--- Passage shown ---

Mediating Multiculturalism

Digital Storytelling and the Everyday Ethnic

By (author) Daniella Trimboli Foreword by Sandra Ponzanesi

Publication date:

04 August 2020

Publisher

Anthem Press

Dimensions:

229x153mm
6x9"

ISBN-13: 9781785273902

Using digital storytelling—a new media genre that began in California in the late 1990s and that proliferated across ‘the West’ in the 2000s—as a site of analysis, this book asks, ‘What is done in the name of the everyday?’ Like everyday multiculturalism, digital storytelling is promoted as an accessible, enabling, and ordinary phenomenon that represents cultural experience more accurately than official sites. As such, the genre frequently houses stories of migration, community, and ethnic and racial differences. In turn, digital story collections often act as digital monuments or repositories of multiculturalism, giving a digital life to narratives of migration, cultural difference, and national belonging. This is evidenced in one of the world’s largest public collections of digital stories, found in the Australian Centre for the Moving Image (ACMI) and referenced throughout this book.

--- Exercise data ---

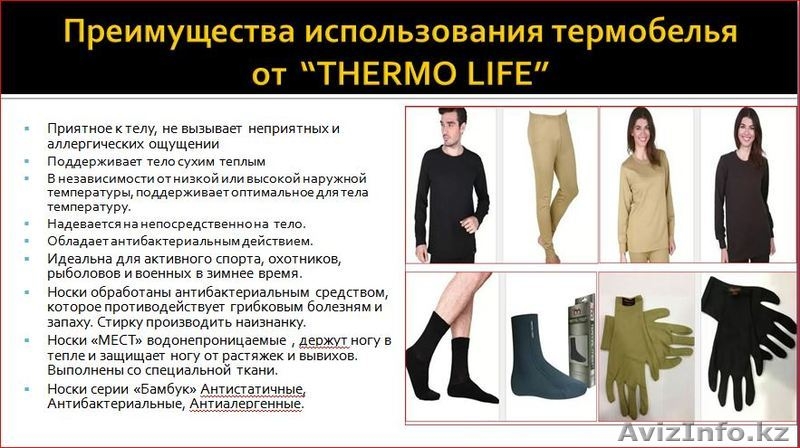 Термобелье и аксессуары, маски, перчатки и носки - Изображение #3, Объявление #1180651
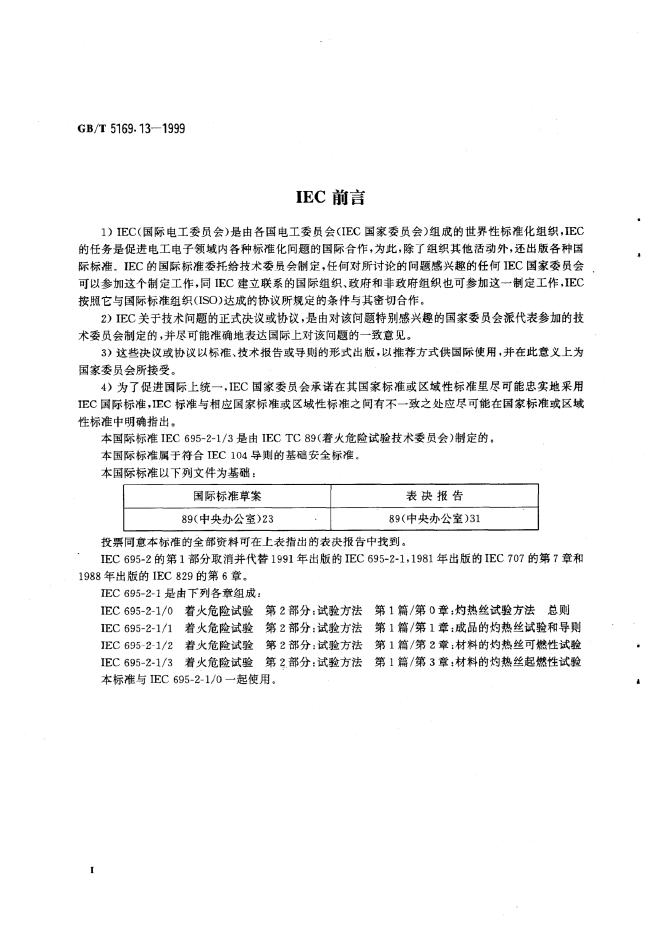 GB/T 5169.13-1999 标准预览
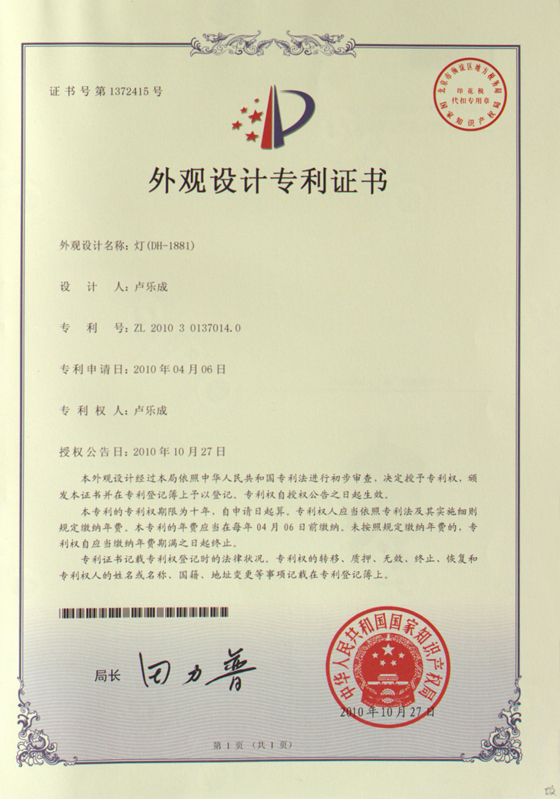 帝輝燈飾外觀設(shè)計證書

---

● Task list
1. Repeat the stretch of the Mediating Multiculturalism description from "Using digital storytelling—a" through "throughout this book.".
2. Can you carry on the Mediating Multiculturalism description from the point where it stops?
The data stands apart from the Mediating Multiculturalism book description.

● Responses per task
1.
Using digital storytelling—a new media genre that began in California in the late 1990s and that proliferated across ‘the West’ in the 2000s—as a site of analysis, this book asks, ‘What is done in the name of the everyday?’ Like everyday multiculturalism, digital storytelling is promoted as an accessible, enabling, and ordinary phenomenon that represents cultural experience more accurately than official sites. As such, the genre frequently houses stories of migration, community, and ethnic and racial differences. In turn, digital story collections often act as digital monuments or repositories of multiculturalism, giving a digital life to narratives of migration, cultural difference, and national belonging. This is evidenced in one of the world’s largest public collections of digital stories, found in the Australian Centre for the Moving Image (ACMI) and referenced throughout this book.

2.
 

Using examples from this collection and pointing to comparable ones in the UK and North America, this book investigates how notions of the everyday become a channel through which certain long-standing discourses of race get redeployed in multicultural nations. What can digital storytelling teach us about the status and future of multiculturalism in these societies? Can digital storytelling re-mediate multiculturalism in new, progressive ways?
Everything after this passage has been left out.